Una falla di sicurezza rimasta nascosta per quasi trent’anni è appena venuta a galla grazie a Claude Mythos, l’intelligenza artificiale di Anthropic considerata talmente potente da non essere stata resa pubblica. Il difetto, che risale addirittura al 1997, permetteva a un malintenzionato di rubare credenziali e password di altri utenti collegati alla stessa rete. Per ventinove anni è sfuggito sia agli audit condotti dagli esperti umani sia agli strumenti di sicurezza più classici.
Claude Mythos è la versione più avanzata dell’IA di Anthropic, riservata alle aziende che fanno parte del progetto Glasswing. E continua a stupire. Questa volta ha individuato una vulnerabilità in Squid, uno dei server proxy web più diffusi sul pianeta. Parliamo di un software presente in migliaia di aziende, scuole e perfino a bordo degli aerei di linea, dove gestisce il traffico internet degli utenti.
Una falla nascosta in un dettaglio tecnico
I ricercatori della società Calif.io hanno battezzato questo difetto con il nome di Squidbleed. È comparso nel codice di Squid nel 1997, ben ventinove anni fa, e tutto nasce da una vecchia funzionalità integrata nel software, ovvero la gestione del protocollo FTP, un vecchio sistema per trasferire file su internet. Negli anni Novanta gli sviluppatori avevano aggiunto un piccolo pezzo di codice per far funzionare Squid anche con i server NetWare, un programma di rete molto diffuso nelle imprese di allora. Quei server mostravano l’elenco dei loro file in un formato leggermente diverso dagli altri. Ed è proprio da quel frammento di codice che è nato Squidbleed.

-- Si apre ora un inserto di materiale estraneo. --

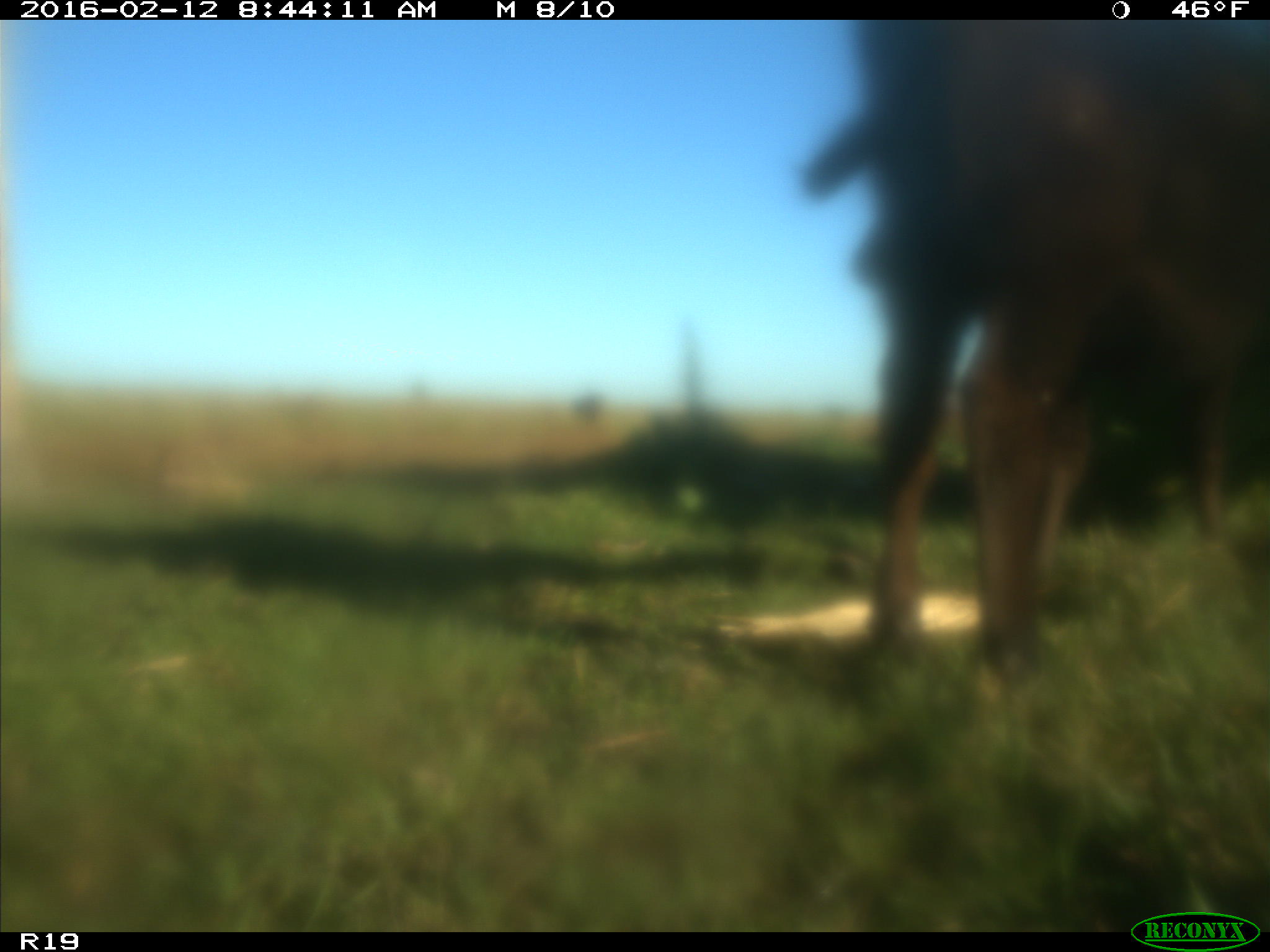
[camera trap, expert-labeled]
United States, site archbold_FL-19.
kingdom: Animalia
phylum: Chordata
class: Mammalia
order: Artiodactyla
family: Bovidae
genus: Bos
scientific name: Bos taurus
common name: domestic cow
Bos taurus (domestic cow).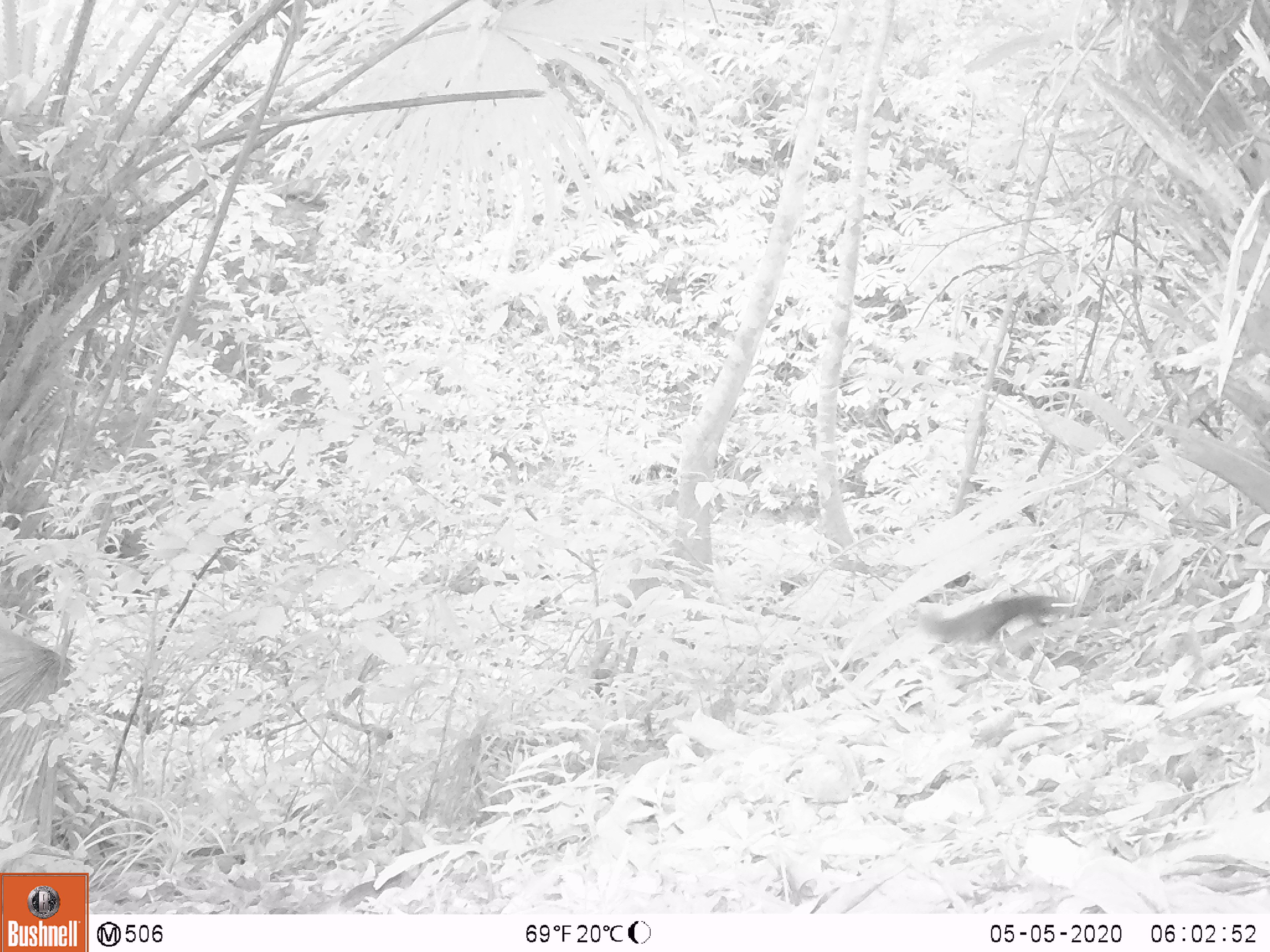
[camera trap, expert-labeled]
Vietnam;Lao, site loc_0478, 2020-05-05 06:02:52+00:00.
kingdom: Animalia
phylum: Chordata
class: Mammalia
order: Rodentia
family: Sciuridae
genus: Sciurus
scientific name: Sciurus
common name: squirrel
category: unidentified squirrel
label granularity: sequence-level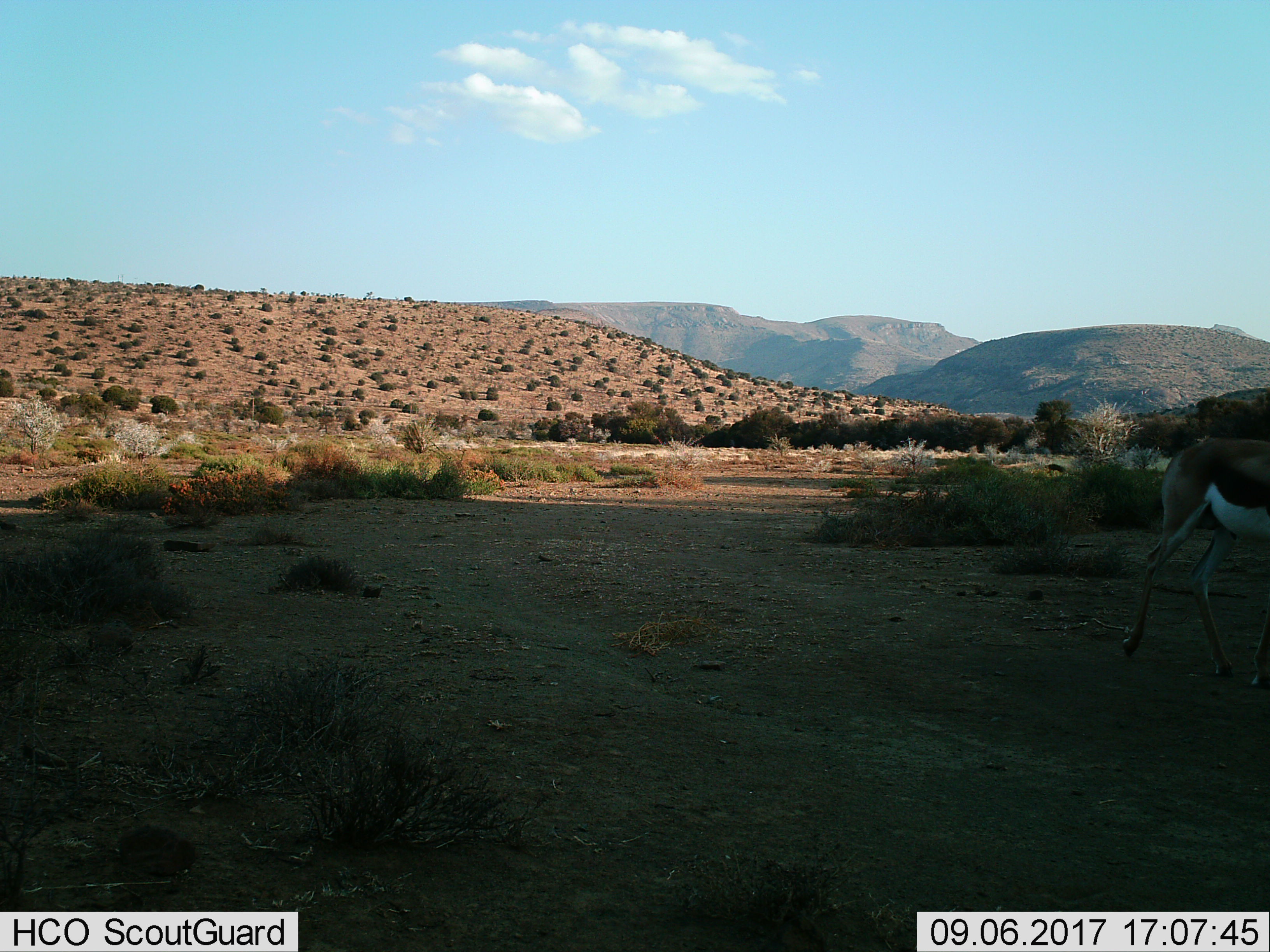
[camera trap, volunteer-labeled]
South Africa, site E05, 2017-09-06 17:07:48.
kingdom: Animalia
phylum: Chordata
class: Mammalia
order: Artiodactyla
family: Bovidae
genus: Antidorcas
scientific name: Antidorcas marsupialis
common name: springbok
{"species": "springbok (Antidorcas marsupialis)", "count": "1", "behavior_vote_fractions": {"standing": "12%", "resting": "0%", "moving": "88%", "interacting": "0%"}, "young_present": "0%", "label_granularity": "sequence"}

Qualche settimana fa i ricercatori hanno chiesto a Claude Mythos di scansionare l’intero codice di Squid. In poco tempo l’intelligenza artificiale ha notato qualcosa che non quadrava. Il bug si annida in un dettaglio davvero minuscolo. Quando il programma legge un elenco di file FTP, usa un’istruzione che dovrebbe ignorare gli spazi all’interno di un testo. Peccato che quell’istruzione si comporti in modo imprevisto quando arriva alla fine del testo. Invece di fermarsi, continua ad avanzare nella memoria e finisce per leggere dati che non le appartengono, magari quelli di un altro utente.
Credenziali di accesso, token di sessione, password in chiaro possono così finire nelle mani di chi sfrutta la falla. Una potenziale catastrofe per i tanti utenti di Squid. Per decenni il problema è rimasto sotto traccia, senza che nessun ricercatore mettesse mai il dito su quel comportamento anomalo. Gli esperti hanno classificato la vulnerabilità come moderata. Per sfruttarla, infatti, bisogna già essere un utente legittimo del proxy preso di mira e controllare un server FTP raggiungibile da quel proxy. Il traffico HTTPS, che oggi rappresenta la stragrande maggioranza delle connessioni, non è toccato dal problema. Una correzione è stata inserita nell’aggiornamento Squid v7.6 per chiudere la falla.
Diecimila falle scovate da Mythos
Non è la prima volta che Claude Mythos porta a galla una vulnerabilità sconosciuta annidata nel codice da anni. L’IA aveva già ritrovato un difetto vecchio di ventisette anni nel sistema OpenBSD, usato per far girare firewall critici, e un bug presente da sedici anni in FFmpeg, una libreria video impiegata su milioni di dispositivi. Dalla sua nascita, Mythos ha stanato più di 10.000 vulnerabilità all’interno di software open source.